## EXERCISE PASSAGE
════════════════
Thus, the normal stress at the separatrix σ_sep can be calculated by Equation (3).

$${\sigma }_{sep}=\frac{E_{1}rM}{{\displaystyle \sum E_i{I}_i}}$$

(3)

where r is the radius of the inner circle. In a word, there shall be a saltation at the separatrix between the grain refined layer and the deformed coarse grain layer. This mechanical stratification model can be promoted to finer layer distinctions.

The stress analysis results via finite element method are given in Figure 10. It can be concluded that with decreasing the elastic modulus and Poisson’s ratio gradually, the maximum stress still appears at the top surface of the fixed end. It is in accordance with the typical theory of bending in the mechanics of materials. Noticeably, there is a turning point at the boundary, and a higher stress spans the separatrix in the gradient model. Combined with the drastic change of harness, residual stress, and the loss of plasticity in this zone, the inner cracks initiate easily. The core might be the severe plastic deformed α-phase or the slip intersections at the triple grain boundary junction. The crystal–plane slip on the body-centered cubic β-phase acts as the driving force of fish-eye cracks to both the two-phase (α + β) Ti alloys and the (near) β-type titanium alloys. Stress intensity factor of the crack tip is always used to study the crack propagation. The specimens with a dimensional specified notch can help to achieve the stress intensity factor [32,33]. The calculated value shows that it might be higher while the surfaces are transformed to be fine grains [22]. This also indicates that the crack initiations shall be more difficult in the specimens with nanograin surface.
════════════════
## WORK TO COMPLETE
• a. Answer these questions from the passage on stress and cracking in surface-refined titanium alloys:
(i) What does r stand for in Equation (3)?
(ii) Where does the maximum stress still appear in the finite element results?
(iii) What acts as the driving force of fish-eye cracks?
• b. Pick up the passage on stress and cracking in surface-refined titanium alloys after its final sentence and write its next few sentences.
The records have no connection to the passage on stress and cracking in surface-refined titanium alloys.
════════════════
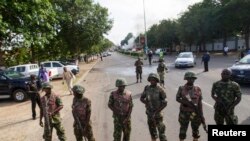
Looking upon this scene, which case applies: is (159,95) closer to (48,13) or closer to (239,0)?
(48,13)

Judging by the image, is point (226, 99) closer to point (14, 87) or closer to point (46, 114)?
point (46, 114)

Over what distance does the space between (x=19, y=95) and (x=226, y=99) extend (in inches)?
511

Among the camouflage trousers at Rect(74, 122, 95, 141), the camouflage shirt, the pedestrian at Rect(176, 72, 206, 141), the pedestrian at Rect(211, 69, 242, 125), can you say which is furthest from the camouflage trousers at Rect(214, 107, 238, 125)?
the camouflage trousers at Rect(74, 122, 95, 141)

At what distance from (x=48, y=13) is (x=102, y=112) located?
377 inches

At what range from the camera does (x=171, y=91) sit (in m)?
17.7

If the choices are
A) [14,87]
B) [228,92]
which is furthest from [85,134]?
[14,87]

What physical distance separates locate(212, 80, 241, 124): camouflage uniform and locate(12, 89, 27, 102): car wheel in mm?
12604

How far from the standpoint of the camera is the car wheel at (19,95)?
18.0 m

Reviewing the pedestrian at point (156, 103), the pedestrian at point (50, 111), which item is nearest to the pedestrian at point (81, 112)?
the pedestrian at point (50, 111)

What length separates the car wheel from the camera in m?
18.0

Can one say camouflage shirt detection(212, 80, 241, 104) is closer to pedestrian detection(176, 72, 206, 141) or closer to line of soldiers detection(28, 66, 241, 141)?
line of soldiers detection(28, 66, 241, 141)

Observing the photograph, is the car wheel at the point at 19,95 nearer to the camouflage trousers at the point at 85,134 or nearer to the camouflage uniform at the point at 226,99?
the camouflage trousers at the point at 85,134

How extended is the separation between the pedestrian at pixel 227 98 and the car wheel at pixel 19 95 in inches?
496

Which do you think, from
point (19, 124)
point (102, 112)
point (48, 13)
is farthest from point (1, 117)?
point (48, 13)
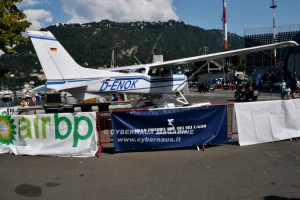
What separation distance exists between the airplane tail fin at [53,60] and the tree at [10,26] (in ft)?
6.54

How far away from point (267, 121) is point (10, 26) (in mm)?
12619

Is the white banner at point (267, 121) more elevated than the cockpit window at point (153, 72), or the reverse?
the cockpit window at point (153, 72)

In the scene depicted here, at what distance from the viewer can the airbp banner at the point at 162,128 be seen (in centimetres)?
879

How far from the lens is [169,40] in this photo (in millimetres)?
198875

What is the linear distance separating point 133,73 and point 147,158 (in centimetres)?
865

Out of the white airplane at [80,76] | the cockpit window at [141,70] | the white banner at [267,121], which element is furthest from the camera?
the cockpit window at [141,70]

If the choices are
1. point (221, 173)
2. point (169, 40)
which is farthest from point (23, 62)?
point (221, 173)

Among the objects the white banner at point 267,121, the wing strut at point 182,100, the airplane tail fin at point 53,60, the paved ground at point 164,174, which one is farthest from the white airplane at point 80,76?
the white banner at point 267,121

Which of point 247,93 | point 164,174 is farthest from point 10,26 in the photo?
point 247,93

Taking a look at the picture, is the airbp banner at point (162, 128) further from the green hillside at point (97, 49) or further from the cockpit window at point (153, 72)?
the green hillside at point (97, 49)

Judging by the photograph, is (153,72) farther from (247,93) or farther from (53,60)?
(247,93)

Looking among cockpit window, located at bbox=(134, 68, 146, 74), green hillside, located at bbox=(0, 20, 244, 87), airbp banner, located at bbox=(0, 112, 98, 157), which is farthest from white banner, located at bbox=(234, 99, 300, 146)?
Answer: green hillside, located at bbox=(0, 20, 244, 87)

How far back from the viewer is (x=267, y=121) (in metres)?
9.20

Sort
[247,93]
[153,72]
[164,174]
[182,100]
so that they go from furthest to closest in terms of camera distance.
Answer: [247,93], [182,100], [153,72], [164,174]
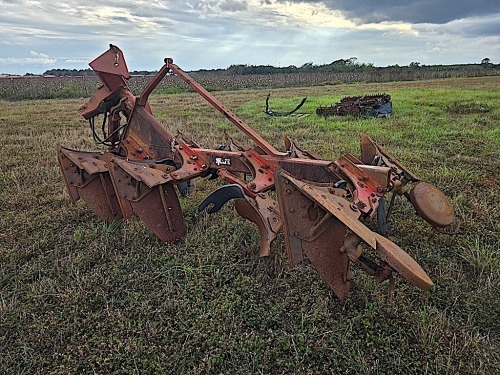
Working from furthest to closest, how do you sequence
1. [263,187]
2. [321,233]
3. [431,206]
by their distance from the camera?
[263,187]
[431,206]
[321,233]

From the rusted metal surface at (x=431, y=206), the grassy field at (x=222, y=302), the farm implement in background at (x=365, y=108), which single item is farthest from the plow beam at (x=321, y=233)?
the farm implement in background at (x=365, y=108)

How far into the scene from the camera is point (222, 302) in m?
2.59

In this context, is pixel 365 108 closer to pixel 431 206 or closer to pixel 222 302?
pixel 431 206

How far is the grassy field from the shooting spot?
6.98 ft

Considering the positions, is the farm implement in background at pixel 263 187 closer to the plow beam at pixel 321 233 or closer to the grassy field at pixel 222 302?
the plow beam at pixel 321 233

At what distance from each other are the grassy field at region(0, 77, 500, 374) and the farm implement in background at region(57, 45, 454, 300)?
240 mm

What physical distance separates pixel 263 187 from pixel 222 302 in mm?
916

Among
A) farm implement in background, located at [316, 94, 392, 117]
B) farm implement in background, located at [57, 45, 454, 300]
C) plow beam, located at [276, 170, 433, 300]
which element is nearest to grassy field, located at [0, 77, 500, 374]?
farm implement in background, located at [57, 45, 454, 300]

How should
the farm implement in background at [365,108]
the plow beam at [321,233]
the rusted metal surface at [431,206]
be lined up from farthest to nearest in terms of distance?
the farm implement in background at [365,108], the rusted metal surface at [431,206], the plow beam at [321,233]

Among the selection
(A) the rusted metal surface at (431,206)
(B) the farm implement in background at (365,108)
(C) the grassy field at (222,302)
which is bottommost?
(C) the grassy field at (222,302)

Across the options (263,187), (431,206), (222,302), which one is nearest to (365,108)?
(431,206)

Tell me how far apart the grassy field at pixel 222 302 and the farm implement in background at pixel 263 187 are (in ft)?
0.79

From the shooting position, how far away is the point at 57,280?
2.93 meters

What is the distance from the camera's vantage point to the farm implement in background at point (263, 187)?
7.16ft
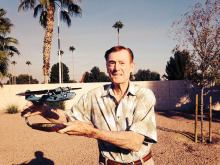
════════════════
## REPLIES
• a.
(i) The radius of the inner circle.
(ii) At the top surface of the fixed end.
(iii) The crystal–plane slip on the body-centered cubic β-phase.

• b.
4. Conclusions

After the treatment of ultrasonic surface impact (amplitude of 30 μm, strike number of 48,000 times/mm²), nanograins were achieved in the surfaces of both TC4 and TLM titanium alloys, mainly because of the dislocation motion. The mechanical properties were improved in many aspects, such as hardness, residual stress, and roughness. The rotating–bending fatigue strengths of TC4 and TLM subjected to ultrasonic impact were improved by 13.1% and 23.7%, separately. Fatigue cracks initiate from the surface of specimen before the fatigue life of 10⁶ cycles under high stress amplitude. By increasing the size of the ultrasonic impact tip, most of the inner cracks in the high life region present at the zone with a depth range of 100~250 μm. A long and narrow deformed α-phase usually appears in the inner crack core to TC4, while all the fish-eye cracks in TLM initiate at the triple grain boundary junctions. The change of normal stress in the gradient model helps in understanding these inner cracks. Slip deformation and the internal stress (besides the intersurface of grain refined layer and the deformed coarse grain layer) induce the cracks.